===== Task inputs =====
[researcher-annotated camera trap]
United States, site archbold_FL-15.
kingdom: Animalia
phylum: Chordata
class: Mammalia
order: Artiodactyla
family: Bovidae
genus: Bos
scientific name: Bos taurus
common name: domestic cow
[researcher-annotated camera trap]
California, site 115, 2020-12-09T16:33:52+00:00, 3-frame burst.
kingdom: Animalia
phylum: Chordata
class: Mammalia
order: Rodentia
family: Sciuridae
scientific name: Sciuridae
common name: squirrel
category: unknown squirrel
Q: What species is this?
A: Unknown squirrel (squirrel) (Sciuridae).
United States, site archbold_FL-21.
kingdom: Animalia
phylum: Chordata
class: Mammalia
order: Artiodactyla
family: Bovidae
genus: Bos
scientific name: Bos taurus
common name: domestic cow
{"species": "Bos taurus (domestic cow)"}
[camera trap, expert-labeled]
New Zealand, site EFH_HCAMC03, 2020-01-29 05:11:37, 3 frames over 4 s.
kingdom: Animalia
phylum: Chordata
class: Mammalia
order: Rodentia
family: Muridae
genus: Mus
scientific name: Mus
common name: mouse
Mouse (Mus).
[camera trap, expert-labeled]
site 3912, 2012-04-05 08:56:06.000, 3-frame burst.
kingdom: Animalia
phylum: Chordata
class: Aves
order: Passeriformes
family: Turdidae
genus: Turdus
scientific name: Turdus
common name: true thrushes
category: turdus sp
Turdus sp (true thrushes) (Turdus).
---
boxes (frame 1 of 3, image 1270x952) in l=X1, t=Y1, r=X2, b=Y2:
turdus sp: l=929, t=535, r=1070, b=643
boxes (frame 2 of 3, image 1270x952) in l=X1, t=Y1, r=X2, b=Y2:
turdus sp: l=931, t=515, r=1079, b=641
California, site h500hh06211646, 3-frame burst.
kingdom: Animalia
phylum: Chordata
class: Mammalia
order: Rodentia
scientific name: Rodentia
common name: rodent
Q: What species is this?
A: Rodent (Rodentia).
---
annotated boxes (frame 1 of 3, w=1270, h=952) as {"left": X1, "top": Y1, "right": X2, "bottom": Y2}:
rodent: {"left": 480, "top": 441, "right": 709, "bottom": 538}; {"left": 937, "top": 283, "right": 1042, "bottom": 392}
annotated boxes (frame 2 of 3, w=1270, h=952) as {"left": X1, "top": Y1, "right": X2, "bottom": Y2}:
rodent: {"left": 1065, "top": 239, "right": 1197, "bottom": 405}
=====
What is expected » Word for word, reproduce the lines of the listing from the first one through the line containing "New Zealand, site", and no more.

Exercise solution »
[researcher-annotated camera trap]
United States, site archbold_FL-15.
kingdom: Animalia
phylum: Chordata
class: Mammalia
order: Artiodactyla
family: Bovidae
genus: Bos
scientific name: Bos taurus
common name: domestic cow
[researcher-annotated camera trap]
California, site 115, 2020-12-09T16:33:52+00:00, 3-frame burst.
kingdom: Animalia
phylum: Chordata
class: Mammalia
order: Rodentia
family: Sciuridae
scientific name: Sciuridae
common name: squirrel
category: unknown squirrel
Q: What species is this?
A: Unknown squirrel (squirrel) (Sciuridae).
United States, site archbold_FL-21.
kingdom: Animalia
phylum: Chordata
class: Mammalia
order: Artiodactyla
family: Bovidae
genus: Bos
scientific name: Bos taurus
common name: domestic cow
{"species": "Bos taurus (domestic cow)"}
[camera trap, expert-labeled]
New Zealand, site EFH_HCAMC03, 2020-01-29 05:11:37, 3 frames over 4 s.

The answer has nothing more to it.